===== Records shown
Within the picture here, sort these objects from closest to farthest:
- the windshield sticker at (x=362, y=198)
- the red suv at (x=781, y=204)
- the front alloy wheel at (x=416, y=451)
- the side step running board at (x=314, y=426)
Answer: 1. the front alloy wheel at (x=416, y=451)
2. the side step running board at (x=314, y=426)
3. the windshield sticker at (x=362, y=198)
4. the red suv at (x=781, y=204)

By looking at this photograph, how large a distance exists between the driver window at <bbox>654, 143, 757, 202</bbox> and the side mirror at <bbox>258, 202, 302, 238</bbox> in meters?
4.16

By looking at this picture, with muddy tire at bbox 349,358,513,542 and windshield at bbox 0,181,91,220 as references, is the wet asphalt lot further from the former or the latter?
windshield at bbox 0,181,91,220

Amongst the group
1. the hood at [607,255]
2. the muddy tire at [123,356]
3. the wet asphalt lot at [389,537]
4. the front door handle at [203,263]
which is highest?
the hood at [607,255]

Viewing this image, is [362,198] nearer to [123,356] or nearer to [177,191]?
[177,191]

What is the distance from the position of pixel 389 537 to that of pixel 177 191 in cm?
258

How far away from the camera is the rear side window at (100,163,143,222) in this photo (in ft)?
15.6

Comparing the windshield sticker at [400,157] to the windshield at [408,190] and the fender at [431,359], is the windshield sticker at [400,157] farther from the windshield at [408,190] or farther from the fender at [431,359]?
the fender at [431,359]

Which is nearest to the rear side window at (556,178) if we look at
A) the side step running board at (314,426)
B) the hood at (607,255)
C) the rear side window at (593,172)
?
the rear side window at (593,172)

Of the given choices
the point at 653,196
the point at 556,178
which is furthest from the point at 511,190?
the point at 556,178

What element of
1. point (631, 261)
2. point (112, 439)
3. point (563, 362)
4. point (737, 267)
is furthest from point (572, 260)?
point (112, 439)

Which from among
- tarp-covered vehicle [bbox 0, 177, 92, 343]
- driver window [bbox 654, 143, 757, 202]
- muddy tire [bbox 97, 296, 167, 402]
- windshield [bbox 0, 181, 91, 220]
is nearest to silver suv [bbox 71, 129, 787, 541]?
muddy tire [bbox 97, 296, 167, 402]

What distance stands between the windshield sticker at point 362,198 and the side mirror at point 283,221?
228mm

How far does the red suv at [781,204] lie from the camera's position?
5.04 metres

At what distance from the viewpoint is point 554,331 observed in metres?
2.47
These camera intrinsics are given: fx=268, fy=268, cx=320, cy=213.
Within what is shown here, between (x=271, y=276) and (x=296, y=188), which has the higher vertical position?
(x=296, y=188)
==========
# [What this task involves]
Please rewrite all of the material above, replacing every "side mirror" with "wing mirror" and leaving everything else unchanged.

# [Result below]
Within the picture here, sort these objects from closest to farthest:
- the windshield sticker at (x=362, y=198)
- the red suv at (x=781, y=204)
- the front alloy wheel at (x=416, y=451)
- the side step running board at (x=314, y=426)
Answer: 1. the front alloy wheel at (x=416, y=451)
2. the side step running board at (x=314, y=426)
3. the windshield sticker at (x=362, y=198)
4. the red suv at (x=781, y=204)

By looking at this photograph, how large a distance exists between the driver window at <bbox>654, 143, 757, 202</bbox> and the wing mirror at <bbox>258, 202, 302, 238</bbox> in meters?
4.16

By looking at this picture, with muddy tire at bbox 349,358,513,542 and windshield at bbox 0,181,91,220 as references, is the wet asphalt lot further from the former or the latter?
windshield at bbox 0,181,91,220

Amongst the group
1. the hood at [607,255]
2. the muddy tire at [123,356]
3. the wet asphalt lot at [389,537]
4. the front door handle at [203,263]
which is highest?
the hood at [607,255]

Viewing this image, is [362,198] nearer to [123,356] or nearer to [177,191]?
[177,191]

What is the distance from the position of pixel 389 537 to that of pixel 177 191 in cm?
258

How far away from the camera is the rear side window at (100,163,143,222) in this photo (in ft)?
15.6

Comparing the windshield sticker at [400,157] to the windshield at [408,190] and the fender at [431,359], is the windshield sticker at [400,157] farther from the windshield at [408,190] or farther from the fender at [431,359]?
the fender at [431,359]

Which is nearest to the rear side window at (556,178) if we look at
A) the side step running board at (314,426)
B) the hood at (607,255)
C) the rear side window at (593,172)
?
the rear side window at (593,172)

Of the given choices
the point at 653,196
the point at 556,178
which is furthest from the point at 511,190?
the point at 556,178

What element of
1. point (631, 261)
2. point (112, 439)
3. point (563, 362)
4. point (737, 267)
is furthest from point (572, 260)?
point (112, 439)

Which from among
- tarp-covered vehicle [bbox 0, 177, 92, 343]
- driver window [bbox 654, 143, 757, 202]
- muddy tire [bbox 97, 296, 167, 402]
- windshield [bbox 0, 181, 91, 220]
is nearest to silver suv [bbox 71, 129, 787, 541]?
muddy tire [bbox 97, 296, 167, 402]

What distance stands between the windshield sticker at point 362,198 and the wing mirror at point 283,221?
228mm

How far does the red suv at [781,204] lie from the camera's position?
5.04 metres

At what distance from the viewpoint is point 554,331 observed in metres?
2.47
These camera intrinsics are given: fx=268, fy=268, cx=320, cy=213.
Within what is shown here, between (x=271, y=276) and (x=296, y=188), which has the higher vertical position?
(x=296, y=188)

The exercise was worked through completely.